**Records for the exercise**.
— START —
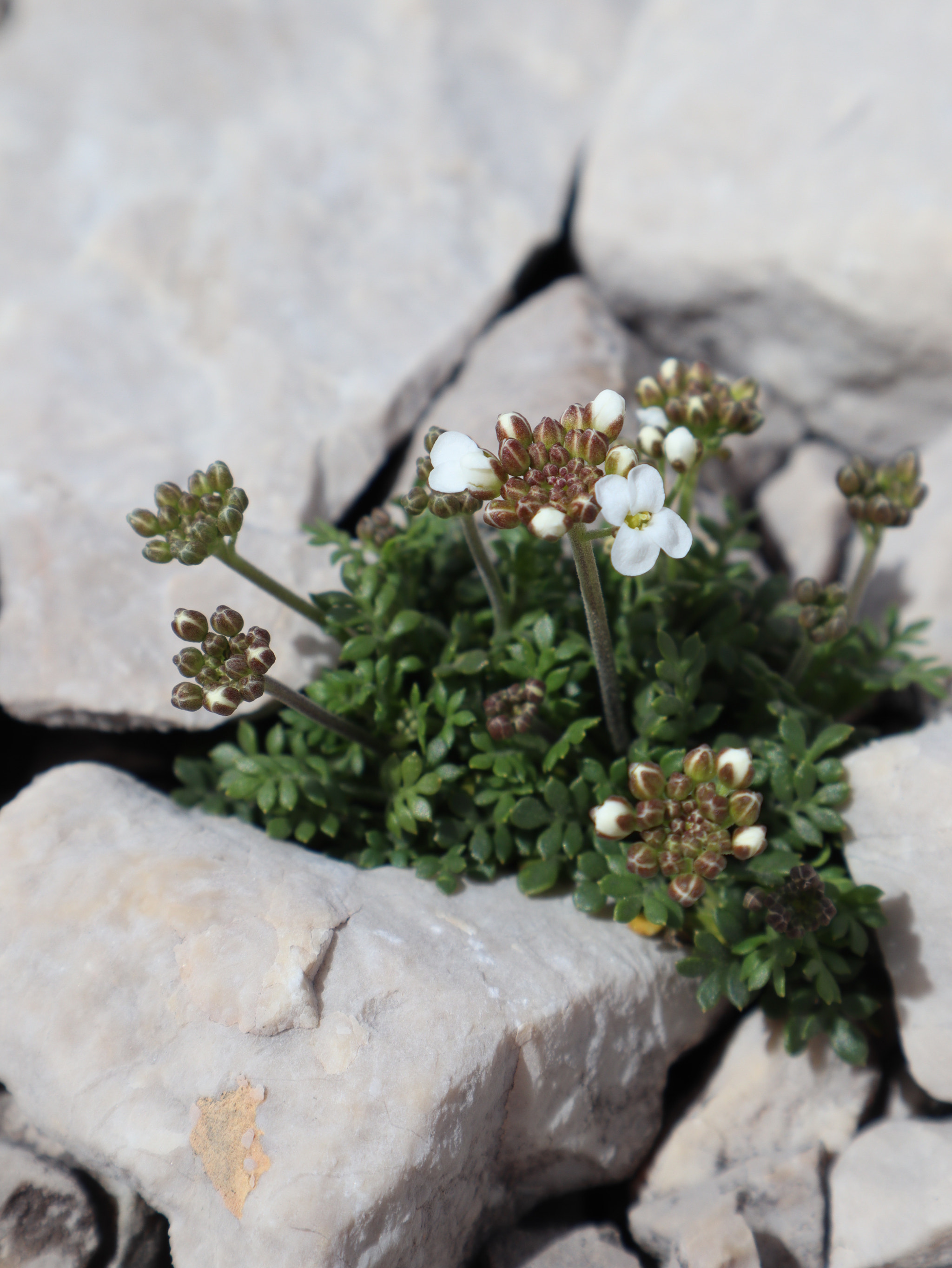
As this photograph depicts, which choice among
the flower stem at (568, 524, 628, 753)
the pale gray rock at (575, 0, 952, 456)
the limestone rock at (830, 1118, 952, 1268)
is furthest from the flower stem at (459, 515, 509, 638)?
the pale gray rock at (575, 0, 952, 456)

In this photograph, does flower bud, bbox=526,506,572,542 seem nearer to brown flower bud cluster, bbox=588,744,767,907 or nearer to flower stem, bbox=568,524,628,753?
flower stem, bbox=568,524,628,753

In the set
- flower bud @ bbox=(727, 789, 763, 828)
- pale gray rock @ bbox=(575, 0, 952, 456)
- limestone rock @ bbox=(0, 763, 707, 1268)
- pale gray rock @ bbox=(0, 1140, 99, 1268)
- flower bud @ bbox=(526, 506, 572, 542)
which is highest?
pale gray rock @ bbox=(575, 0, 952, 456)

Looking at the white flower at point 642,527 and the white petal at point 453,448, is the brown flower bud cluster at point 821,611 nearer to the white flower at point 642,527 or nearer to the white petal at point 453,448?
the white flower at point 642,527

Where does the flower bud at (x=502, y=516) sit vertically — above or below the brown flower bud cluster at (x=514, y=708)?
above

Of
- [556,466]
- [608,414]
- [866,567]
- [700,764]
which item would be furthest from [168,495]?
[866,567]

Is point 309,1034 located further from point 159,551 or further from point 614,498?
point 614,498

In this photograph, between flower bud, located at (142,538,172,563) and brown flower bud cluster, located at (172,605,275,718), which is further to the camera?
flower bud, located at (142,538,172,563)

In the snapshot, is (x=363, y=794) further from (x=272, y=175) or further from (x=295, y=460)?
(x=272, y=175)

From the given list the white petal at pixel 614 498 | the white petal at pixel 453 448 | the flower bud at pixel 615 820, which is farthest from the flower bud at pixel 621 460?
— END —
**The problem**. Reproduce all the records above line for line, without changing any wording. Omit the pictures.

**Response to the task**.
As this photograph depicts, which choice among
the flower stem at (568, 524, 628, 753)
the pale gray rock at (575, 0, 952, 456)
the limestone rock at (830, 1118, 952, 1268)
is furthest from the flower stem at (459, 515, 509, 638)?
the pale gray rock at (575, 0, 952, 456)

In this photograph, does flower bud, bbox=526,506,572,542 seem nearer to brown flower bud cluster, bbox=588,744,767,907 or nearer to flower stem, bbox=568,524,628,753?
flower stem, bbox=568,524,628,753

In the set
- flower bud @ bbox=(727, 789, 763, 828)
- pale gray rock @ bbox=(575, 0, 952, 456)
- limestone rock @ bbox=(0, 763, 707, 1268)
- pale gray rock @ bbox=(0, 1140, 99, 1268)
- flower bud @ bbox=(526, 506, 572, 542)
which is highest?
pale gray rock @ bbox=(575, 0, 952, 456)

Looking at the white flower at point 642,527 and the white petal at point 453,448, is the brown flower bud cluster at point 821,611 nearer to the white flower at point 642,527 or nearer to the white petal at point 453,448?
the white flower at point 642,527

Where does the flower bud at (x=502, y=516) sit vertically — above or below the brown flower bud cluster at (x=514, y=708)?
above

Of
- [556,466]
- [608,414]
- [866,567]
- [700,764]
which item would be furthest from [168,495]?
[866,567]

Is point 309,1034 located further from point 159,551 or further from point 614,498?
point 614,498

In this photograph, between flower bud, located at (142,538,172,563) and brown flower bud cluster, located at (172,605,275,718), which is further to the camera?
flower bud, located at (142,538,172,563)

In the snapshot, is (x=363, y=794) further from (x=272, y=175) or further from (x=295, y=460)?
(x=272, y=175)

From the given list the white petal at pixel 614 498 | the white petal at pixel 453 448 | the flower bud at pixel 615 820, which is farthest from the flower bud at pixel 621 460?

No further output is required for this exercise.